Rutgers Cancer Institute of New Jersey
195 Little Albany Street
New Brunswick, NJ 08903-2681
When President Obama unveiled the launching of a national precision medicine initiative during his 2015 State of the Union address, an opportunity was presented to expand a collective knowledge about what we know about treating cancer. Rutgers Cancer Institute of New Jersey has been at the forefront of such cutting-edge science and aims to leverage funding made available through this national initiative to continue collaborative efforts to personalize cancer therapies for patients.
“Tonight, I’m launching a new Precision Medicine Initiative to bring us closer to curing diseases like cancer and diabetes….”
President Barack Obama, State of the Union Address, January 20, 2015
At Rutgers Cancer Institute of New Jersey, investigators are using DNA analysis to find targeted therapies for cancer. Known as ‘precision medicine,’ this sequencing approach looks for and examines abnormal changes from 50 to more than 400 genes. Once identified, specific treatments can be aimed at these abnormalities or mutations, which are responsible for the growth of cancer cells. “It’s building a better bulls-eye,” notes Lorna Rodriguez, MD, PhD, director of precision medicine oncology at Rutgers Cancer Institute. “We are learning that therapies designed for and approved to treat one form of cancer may be effective in treating other forms of cancer based on changes or alterations in one’s DNA. Through our research at Rutgers Cancer Institute, we are finding an average of five mutations through the sequencing process. This results in the possibility of identifying additional treatment options. In the case of those with a rare cancer where there is no standard therapy or those with cancer whose disease has stopped responding to traditional treatment, this targeted approach can afford alternate options,” she notes.
Shridar Ganesan, MD, PhD, associate director for translational science and chief of molecular oncology at Rutgers Cancer Institute, is leading a clinical trial at Rutgers Cancer Institute that uses DNA analysis to examine rare cancers and those resistant to traditional therapies. He notes the sequencing is a different approach to identifying treatment. “In recent years we have learned that cancers that arise in one organ, such as breast cancer or lung cancer, are not just one disease, but rather a collection of distinct diseases with varying responses to different treatment strategies. We therefore need to examine many features of each cancer to better classify it and identify effective treatment,” reported Dr. Ganesan.
But DNA sequencing alone doesn’t lead to alternate therapies. Once the analysis takes place and abnormalities are identified, the findings are discussed at a weekly meeting of the precision medicine molecular tumor board, which comprises radiation, surgical and medical oncologists; pathologists; basic scientists; systems biologists, and those with computational expertise. The team decides if the results from the DNA sequencing suggest new therapy options, which could include medicines already approved by the U.S. Food and Drug Administration – even if they’re designed for diseases other than cancer.
The precision medicine approach also gives doctors an opportunity to offer patients enrollment into existing clinical trials. Early results seen from Dr. Ganesan’s clinical trial for rare and hard to treat cancers have resulted in the development of additional clinical trials at Rutgers Cancer Institute that target DNA changes. Learn more about this precision medicine clinical trial.
While precision medicine efforts are being carried out at the nation’s top cancer facilities, including Rutgers Cancer Institute, these centers are forging collaborations to ensure rapid discovery and dissemination of scientific findings. For instance, a collaborative effort between Rutgers Cancer Institute and RUCDR Infinite Biologics® within the Human Genetics Institute of New Jersey at Rutgers supported by a $10 million anonymous gift is being enhanced. The collaboration is enabling investigators to identify the drivers that make a tumor cancerous and target therapies to these abnormalities in a more rapid fashion than ever before.

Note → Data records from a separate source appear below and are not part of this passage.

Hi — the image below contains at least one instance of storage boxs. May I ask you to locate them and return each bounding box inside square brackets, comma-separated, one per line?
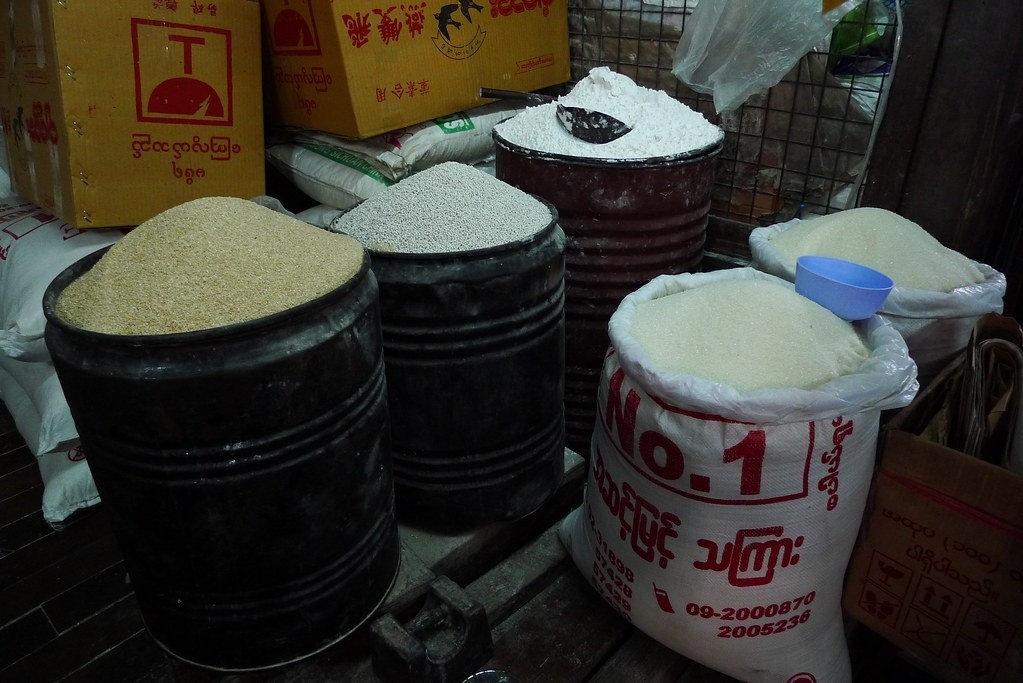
[841, 350, 1023, 683]
[0, 0, 266, 229]
[260, 0, 571, 140]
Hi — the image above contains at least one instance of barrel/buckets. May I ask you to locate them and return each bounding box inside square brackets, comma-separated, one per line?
[41, 222, 401, 673]
[328, 189, 566, 536]
[493, 116, 726, 478]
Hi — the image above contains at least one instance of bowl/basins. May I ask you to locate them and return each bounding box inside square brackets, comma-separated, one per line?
[795, 255, 895, 324]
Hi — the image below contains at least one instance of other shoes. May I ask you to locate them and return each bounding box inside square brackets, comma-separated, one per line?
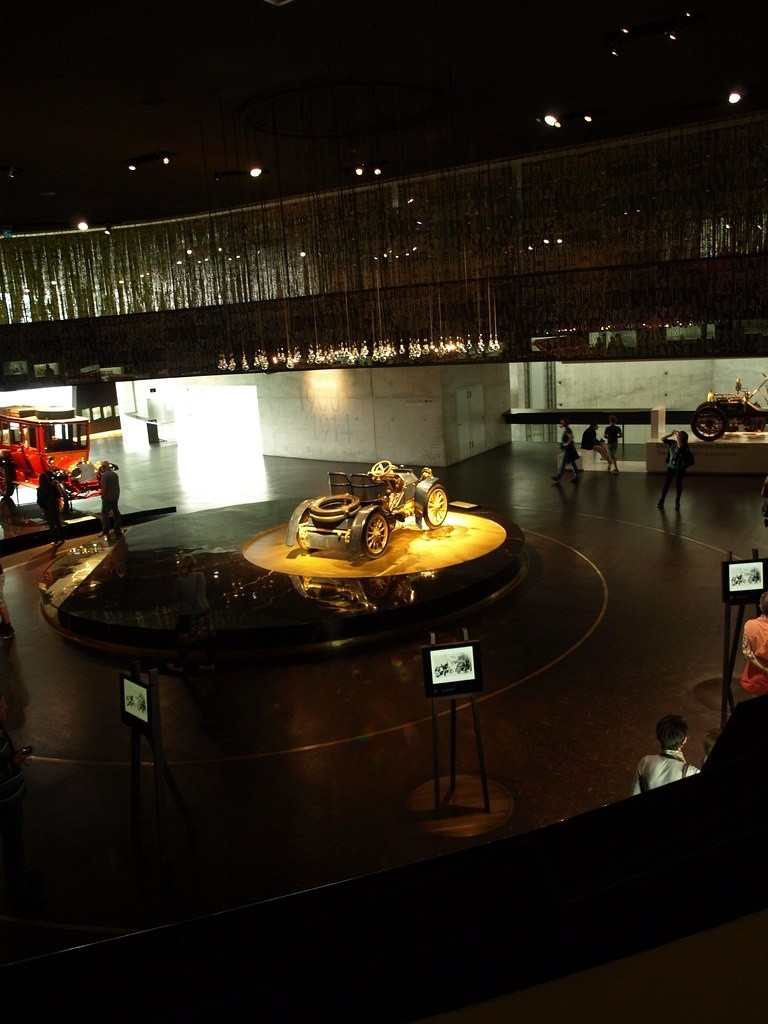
[47, 537, 57, 541]
[98, 531, 111, 537]
[114, 528, 122, 536]
[655, 499, 664, 508]
[612, 469, 619, 473]
[675, 500, 680, 508]
[569, 476, 579, 483]
[56, 537, 64, 541]
[550, 476, 560, 481]
[0, 624, 15, 639]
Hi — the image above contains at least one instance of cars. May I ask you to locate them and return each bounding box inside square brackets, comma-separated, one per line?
[690, 372, 768, 442]
[286, 460, 449, 561]
[0, 400, 120, 514]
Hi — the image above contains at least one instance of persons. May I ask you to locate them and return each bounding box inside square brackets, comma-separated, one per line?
[0, 451, 19, 511]
[166, 554, 220, 671]
[595, 333, 624, 357]
[550, 418, 580, 483]
[0, 563, 16, 639]
[628, 715, 699, 798]
[656, 430, 695, 511]
[604, 415, 623, 473]
[740, 592, 768, 697]
[98, 461, 123, 539]
[36, 473, 66, 545]
[45, 364, 55, 377]
[580, 421, 612, 465]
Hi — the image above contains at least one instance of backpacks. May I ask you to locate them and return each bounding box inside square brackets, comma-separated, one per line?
[684, 451, 696, 468]
[43, 485, 60, 510]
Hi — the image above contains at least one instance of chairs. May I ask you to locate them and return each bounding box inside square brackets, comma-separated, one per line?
[328, 471, 386, 501]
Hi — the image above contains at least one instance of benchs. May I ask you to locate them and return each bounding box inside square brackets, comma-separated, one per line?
[558, 444, 600, 470]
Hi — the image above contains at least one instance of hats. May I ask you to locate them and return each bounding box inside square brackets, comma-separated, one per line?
[676, 430, 688, 442]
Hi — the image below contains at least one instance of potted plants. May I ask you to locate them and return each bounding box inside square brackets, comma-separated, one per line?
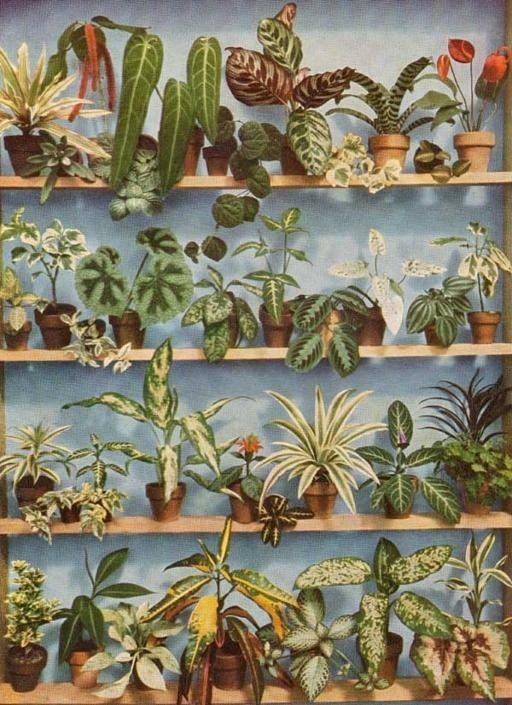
[433, 220, 510, 344]
[53, 547, 156, 686]
[76, 229, 195, 348]
[5, 43, 108, 177]
[235, 2, 353, 175]
[81, 599, 183, 699]
[285, 284, 377, 376]
[330, 226, 446, 346]
[281, 587, 360, 701]
[413, 529, 512, 705]
[0, 560, 62, 693]
[203, 106, 232, 175]
[0, 423, 75, 519]
[325, 56, 457, 175]
[183, 193, 260, 363]
[1, 206, 89, 350]
[2, 263, 39, 351]
[227, 432, 280, 523]
[416, 367, 512, 514]
[53, 486, 82, 522]
[108, 31, 221, 190]
[293, 536, 454, 687]
[253, 385, 388, 516]
[68, 433, 141, 523]
[357, 401, 461, 526]
[438, 37, 510, 173]
[61, 339, 256, 521]
[407, 275, 476, 347]
[145, 516, 300, 703]
[233, 208, 315, 347]
[58, 14, 151, 159]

More broadly, Rutgers Cancer Institute is part of the Oncology Research Information Exchange Network (ORIEN), which comprises top cancer centers across the nation. With a focus on ‘Big Data’ and information sharing, the ORIEN initiative encourages member cancer centers to come together to use one protocol known as Total Cancer Care®. Through this study, consented patients agree to donate their tissue and clinical data for research to understand cancer at the molecular level. Importantly, patients are followed for life; if new drugs are identified that would match with a patient’s mutation, that patient will be notified.